Part Two…Native File Nonsense
April 15th, 2009
Promised the second part of my eye-opening experience with 2-color (black + spot) fussiness for InDesign job. Here goes…
The printer kept having problems with “the foot” (referring to a graphic on the front & back covers showing a runner’s foot). I kept returning to the original AI file, trying to figure out what in the world I was doing wrong. After all, I had converted all layers to greyscale, resaved, relinked—multiple times! It wasn’t until the printer finally sent me a copy of the RIP file that I figured out the problem. It wasn’t the AI file at all!
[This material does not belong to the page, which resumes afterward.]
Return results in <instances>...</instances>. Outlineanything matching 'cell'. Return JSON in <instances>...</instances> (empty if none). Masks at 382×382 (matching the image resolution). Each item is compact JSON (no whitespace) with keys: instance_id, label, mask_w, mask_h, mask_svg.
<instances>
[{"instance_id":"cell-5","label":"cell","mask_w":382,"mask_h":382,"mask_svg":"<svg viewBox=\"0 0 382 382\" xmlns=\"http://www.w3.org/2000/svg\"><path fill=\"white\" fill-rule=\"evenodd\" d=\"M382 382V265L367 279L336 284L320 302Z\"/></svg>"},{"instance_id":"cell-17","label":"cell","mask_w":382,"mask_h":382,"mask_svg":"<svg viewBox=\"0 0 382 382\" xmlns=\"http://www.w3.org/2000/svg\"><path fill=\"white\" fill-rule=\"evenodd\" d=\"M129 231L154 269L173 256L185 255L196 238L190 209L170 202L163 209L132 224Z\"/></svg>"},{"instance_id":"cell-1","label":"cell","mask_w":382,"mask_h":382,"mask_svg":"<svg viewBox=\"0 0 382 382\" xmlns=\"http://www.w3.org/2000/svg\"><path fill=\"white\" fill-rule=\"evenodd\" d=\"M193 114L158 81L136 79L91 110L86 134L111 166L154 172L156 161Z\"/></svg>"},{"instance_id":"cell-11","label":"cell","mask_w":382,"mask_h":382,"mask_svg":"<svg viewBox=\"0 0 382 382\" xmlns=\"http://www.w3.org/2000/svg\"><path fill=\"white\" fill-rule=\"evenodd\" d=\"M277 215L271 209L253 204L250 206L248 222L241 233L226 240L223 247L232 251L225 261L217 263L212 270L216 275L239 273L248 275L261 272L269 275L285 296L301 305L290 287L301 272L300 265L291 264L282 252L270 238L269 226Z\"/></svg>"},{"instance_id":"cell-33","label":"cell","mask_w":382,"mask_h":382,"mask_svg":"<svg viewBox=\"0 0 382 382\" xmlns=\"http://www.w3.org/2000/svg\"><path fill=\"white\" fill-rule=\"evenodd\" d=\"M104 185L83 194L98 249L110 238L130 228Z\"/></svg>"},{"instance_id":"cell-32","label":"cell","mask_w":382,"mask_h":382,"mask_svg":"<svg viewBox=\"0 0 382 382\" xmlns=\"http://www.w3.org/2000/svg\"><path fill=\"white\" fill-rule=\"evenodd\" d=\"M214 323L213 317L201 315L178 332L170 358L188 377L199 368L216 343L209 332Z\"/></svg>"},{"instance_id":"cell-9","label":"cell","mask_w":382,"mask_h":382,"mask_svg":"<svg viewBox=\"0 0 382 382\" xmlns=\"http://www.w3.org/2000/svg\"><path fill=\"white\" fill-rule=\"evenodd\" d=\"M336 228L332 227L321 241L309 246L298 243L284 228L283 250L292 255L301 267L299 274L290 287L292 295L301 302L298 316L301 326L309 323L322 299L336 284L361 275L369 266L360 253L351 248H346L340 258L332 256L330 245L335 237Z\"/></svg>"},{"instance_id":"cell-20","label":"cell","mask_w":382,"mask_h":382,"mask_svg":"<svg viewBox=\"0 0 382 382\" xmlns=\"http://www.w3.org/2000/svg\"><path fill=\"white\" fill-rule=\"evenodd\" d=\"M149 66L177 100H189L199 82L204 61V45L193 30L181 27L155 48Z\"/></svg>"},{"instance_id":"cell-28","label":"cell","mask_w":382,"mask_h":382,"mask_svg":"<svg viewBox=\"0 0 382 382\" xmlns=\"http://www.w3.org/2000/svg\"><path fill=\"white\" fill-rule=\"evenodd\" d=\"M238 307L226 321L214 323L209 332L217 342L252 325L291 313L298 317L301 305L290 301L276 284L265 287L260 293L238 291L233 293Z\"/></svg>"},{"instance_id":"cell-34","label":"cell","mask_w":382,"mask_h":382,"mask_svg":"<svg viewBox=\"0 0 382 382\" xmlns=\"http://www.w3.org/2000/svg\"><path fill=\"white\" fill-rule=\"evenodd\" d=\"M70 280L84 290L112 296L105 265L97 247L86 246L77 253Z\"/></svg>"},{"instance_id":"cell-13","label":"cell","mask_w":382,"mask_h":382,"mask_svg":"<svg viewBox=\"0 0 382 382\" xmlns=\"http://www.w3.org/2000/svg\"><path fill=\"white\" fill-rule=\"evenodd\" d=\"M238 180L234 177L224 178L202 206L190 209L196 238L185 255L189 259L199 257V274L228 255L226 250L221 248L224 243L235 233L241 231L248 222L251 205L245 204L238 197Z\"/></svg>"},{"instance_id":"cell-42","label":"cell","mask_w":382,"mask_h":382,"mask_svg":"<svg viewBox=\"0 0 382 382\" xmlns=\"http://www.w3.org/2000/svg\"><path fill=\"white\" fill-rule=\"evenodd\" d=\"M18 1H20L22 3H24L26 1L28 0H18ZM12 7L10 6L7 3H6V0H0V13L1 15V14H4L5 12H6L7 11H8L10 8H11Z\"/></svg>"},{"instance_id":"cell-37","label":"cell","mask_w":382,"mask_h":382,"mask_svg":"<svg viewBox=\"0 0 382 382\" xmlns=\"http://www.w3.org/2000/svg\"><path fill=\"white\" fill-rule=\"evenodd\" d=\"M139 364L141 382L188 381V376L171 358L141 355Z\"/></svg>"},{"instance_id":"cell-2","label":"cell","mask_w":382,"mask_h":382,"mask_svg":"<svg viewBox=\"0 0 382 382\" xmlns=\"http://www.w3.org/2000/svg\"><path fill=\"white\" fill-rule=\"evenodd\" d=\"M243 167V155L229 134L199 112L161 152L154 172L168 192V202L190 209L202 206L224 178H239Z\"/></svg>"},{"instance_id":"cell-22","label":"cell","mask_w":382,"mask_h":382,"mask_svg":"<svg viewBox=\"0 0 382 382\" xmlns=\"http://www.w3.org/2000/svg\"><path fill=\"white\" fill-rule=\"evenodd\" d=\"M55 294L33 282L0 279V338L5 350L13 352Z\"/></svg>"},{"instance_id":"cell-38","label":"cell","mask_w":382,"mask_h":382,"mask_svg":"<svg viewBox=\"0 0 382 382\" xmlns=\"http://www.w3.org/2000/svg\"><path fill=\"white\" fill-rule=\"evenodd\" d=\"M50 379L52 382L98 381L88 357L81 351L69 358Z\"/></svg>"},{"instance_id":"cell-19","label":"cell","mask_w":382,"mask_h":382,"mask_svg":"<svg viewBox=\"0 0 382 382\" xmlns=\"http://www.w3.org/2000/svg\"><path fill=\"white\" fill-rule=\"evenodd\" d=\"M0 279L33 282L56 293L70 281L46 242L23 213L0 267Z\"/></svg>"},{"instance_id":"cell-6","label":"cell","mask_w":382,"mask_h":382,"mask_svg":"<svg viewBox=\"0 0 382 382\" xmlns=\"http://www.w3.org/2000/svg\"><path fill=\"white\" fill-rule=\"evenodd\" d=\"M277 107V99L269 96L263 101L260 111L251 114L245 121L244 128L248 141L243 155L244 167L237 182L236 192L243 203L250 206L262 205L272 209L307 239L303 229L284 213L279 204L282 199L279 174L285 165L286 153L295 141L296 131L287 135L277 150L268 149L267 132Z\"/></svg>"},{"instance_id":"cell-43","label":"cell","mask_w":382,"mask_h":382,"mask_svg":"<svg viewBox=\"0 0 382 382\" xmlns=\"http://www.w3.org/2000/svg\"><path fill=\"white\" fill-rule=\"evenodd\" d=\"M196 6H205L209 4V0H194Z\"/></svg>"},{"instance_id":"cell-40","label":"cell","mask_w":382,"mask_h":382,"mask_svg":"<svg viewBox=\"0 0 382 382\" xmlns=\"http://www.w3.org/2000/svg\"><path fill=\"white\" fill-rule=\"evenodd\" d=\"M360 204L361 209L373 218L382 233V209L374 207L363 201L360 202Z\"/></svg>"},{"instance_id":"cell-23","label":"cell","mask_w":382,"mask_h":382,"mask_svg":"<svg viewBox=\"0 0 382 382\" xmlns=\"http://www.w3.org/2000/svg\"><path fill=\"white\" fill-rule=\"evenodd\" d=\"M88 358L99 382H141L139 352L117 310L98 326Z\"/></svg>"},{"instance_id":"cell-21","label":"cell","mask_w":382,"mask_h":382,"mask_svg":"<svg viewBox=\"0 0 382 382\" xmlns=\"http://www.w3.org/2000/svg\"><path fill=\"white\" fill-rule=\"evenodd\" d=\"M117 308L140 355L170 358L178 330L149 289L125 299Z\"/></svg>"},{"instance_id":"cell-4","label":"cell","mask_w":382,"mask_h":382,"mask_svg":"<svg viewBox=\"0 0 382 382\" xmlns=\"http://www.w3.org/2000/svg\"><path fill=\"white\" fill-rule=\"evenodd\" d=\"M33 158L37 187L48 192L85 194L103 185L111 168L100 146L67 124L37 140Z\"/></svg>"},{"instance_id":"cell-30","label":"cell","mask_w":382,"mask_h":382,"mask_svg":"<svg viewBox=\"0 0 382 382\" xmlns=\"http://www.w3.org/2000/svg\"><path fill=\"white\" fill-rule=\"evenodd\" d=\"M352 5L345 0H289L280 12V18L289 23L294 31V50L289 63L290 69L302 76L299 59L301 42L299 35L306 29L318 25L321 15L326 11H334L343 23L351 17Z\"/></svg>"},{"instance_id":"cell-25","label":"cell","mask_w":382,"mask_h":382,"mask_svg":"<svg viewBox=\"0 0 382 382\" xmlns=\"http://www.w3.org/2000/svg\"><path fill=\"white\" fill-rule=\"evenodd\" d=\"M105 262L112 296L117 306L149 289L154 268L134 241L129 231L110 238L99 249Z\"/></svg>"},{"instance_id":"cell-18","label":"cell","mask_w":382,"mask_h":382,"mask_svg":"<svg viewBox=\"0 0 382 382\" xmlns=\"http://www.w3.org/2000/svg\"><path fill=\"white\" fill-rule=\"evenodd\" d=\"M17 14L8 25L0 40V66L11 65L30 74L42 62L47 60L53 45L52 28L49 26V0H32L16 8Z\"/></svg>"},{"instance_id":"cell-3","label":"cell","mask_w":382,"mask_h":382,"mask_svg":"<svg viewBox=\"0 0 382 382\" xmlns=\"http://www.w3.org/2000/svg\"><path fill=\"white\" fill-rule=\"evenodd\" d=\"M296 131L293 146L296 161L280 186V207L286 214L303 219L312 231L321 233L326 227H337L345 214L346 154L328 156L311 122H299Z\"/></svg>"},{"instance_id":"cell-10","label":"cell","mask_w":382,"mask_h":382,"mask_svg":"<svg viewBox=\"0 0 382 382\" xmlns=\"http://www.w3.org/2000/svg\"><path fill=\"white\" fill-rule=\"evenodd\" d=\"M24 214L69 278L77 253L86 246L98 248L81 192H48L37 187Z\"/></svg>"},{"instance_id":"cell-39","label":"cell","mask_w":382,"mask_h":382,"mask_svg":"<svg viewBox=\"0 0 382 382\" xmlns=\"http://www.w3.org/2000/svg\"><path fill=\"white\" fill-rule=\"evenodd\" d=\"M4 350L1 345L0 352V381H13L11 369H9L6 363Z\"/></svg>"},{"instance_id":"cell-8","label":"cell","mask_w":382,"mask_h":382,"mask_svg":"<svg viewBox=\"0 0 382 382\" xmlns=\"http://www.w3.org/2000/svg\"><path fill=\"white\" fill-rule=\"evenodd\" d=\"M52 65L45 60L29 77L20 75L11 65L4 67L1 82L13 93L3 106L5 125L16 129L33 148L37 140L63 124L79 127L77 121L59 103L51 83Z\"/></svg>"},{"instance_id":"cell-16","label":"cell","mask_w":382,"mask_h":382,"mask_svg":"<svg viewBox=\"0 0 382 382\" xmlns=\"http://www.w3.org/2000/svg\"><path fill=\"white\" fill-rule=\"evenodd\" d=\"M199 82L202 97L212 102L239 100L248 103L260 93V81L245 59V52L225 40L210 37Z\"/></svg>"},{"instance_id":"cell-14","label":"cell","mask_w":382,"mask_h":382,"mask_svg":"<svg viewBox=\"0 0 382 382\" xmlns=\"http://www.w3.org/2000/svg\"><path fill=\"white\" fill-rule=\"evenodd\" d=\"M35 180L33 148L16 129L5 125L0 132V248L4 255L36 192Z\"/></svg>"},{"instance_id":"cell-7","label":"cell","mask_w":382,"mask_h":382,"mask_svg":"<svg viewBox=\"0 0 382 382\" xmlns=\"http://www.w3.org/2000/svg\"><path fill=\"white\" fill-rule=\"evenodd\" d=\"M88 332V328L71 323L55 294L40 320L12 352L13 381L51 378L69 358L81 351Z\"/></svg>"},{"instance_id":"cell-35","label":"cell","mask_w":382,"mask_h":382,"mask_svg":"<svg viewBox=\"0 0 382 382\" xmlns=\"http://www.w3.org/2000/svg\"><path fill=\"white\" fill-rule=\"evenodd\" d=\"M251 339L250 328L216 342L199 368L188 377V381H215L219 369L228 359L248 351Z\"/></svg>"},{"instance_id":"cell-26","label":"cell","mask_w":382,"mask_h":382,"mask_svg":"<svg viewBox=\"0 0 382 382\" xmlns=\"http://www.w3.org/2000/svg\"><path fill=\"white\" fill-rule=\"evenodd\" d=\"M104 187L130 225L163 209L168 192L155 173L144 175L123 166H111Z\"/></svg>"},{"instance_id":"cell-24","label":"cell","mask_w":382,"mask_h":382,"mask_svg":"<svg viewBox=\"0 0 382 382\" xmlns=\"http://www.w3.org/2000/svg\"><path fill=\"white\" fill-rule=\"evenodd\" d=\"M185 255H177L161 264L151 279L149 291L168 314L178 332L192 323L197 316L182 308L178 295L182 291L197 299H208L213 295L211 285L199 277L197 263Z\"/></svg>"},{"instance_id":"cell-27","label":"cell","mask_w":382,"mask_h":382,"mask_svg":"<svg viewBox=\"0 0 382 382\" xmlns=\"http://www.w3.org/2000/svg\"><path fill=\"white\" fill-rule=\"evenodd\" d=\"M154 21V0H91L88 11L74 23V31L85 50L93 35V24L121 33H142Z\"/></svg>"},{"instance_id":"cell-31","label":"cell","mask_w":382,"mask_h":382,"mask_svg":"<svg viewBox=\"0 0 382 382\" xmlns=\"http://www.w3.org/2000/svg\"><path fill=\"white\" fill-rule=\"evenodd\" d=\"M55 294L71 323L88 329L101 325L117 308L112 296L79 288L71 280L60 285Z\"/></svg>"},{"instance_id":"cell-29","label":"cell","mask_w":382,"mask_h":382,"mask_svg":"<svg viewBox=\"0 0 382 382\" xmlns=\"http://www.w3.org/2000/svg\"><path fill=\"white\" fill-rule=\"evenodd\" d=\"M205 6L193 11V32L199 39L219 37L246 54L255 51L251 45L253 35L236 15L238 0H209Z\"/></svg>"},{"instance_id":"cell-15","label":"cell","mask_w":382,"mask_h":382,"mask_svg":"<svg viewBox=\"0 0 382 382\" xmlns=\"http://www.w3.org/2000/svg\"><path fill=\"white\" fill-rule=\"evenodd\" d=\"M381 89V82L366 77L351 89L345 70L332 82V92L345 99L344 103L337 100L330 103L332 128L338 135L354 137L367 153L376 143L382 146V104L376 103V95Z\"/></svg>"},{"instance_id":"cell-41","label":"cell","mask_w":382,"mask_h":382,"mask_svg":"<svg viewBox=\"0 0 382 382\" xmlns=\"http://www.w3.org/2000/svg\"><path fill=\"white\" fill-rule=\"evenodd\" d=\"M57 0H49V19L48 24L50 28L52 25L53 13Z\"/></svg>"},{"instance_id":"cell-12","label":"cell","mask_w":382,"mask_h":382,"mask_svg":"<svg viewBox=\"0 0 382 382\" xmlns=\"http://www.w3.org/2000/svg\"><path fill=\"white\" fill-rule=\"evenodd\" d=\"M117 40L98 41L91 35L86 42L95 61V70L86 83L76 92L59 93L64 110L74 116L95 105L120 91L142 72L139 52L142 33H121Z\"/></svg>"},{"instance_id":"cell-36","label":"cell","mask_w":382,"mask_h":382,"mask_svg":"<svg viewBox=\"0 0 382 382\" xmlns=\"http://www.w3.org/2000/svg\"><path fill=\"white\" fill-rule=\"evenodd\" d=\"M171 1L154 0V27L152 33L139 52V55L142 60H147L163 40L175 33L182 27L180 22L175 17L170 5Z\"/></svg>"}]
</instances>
Turns out, it was some quirk whereby the combination of files—the magic synergy of Adobe applications—simply didn’t work together. (I’m positively kicking myself for not taking screen shots of all this. Sorry!) Of course, when you do help queries, you’ll find that Adobe recommends you place native Photoshop and Illustrator files directly into your InDesign document. After all, that’s the point of purchasing the Suite ($$$) right? So that’s exactly what I did. And that’s where things went wrong.
At deadline.
<<Flashback moment to the mid-80s where, at Hewitt Associates, part of my responsibility was to “break” the graphics computer (a $150,000 behemoth with it’s own climate controlled office). We were a beta test site for this new technology and I spent over half my time reporting to the development company on how I crashed their system. The remainder of my time was spent trying to maintain our production schedule—despite the crash(es).>>
Fortunately, thanks to my experience and keen analytic mind, I realized that the problem wasn’t the AI file. It wasn’t even the PSD file (because copies of the same files worked elsewhere in the document). No, it was the combination—the synergy—of layering native files (Ai + Psd = Id havoc) that created the RIP errors.
The simple fix was to rasterize the AI file. (Though this did result in a loss of contrast and crispness.) The hard part was in communication with print tech and getting a copy of the RIP error. (They’re remote and busy.) Kept me sleepless for a couple of days!
The job is now printed. Because the client went with the lowest printing bid—and the printer is remote—I won’t get to see the final for a few weeks when it arrives in snail mail.
The delay pains me. But I’ve moved on to the next project (website update) and even solved a (stupid IE!) error—in under one hour! WooHoo!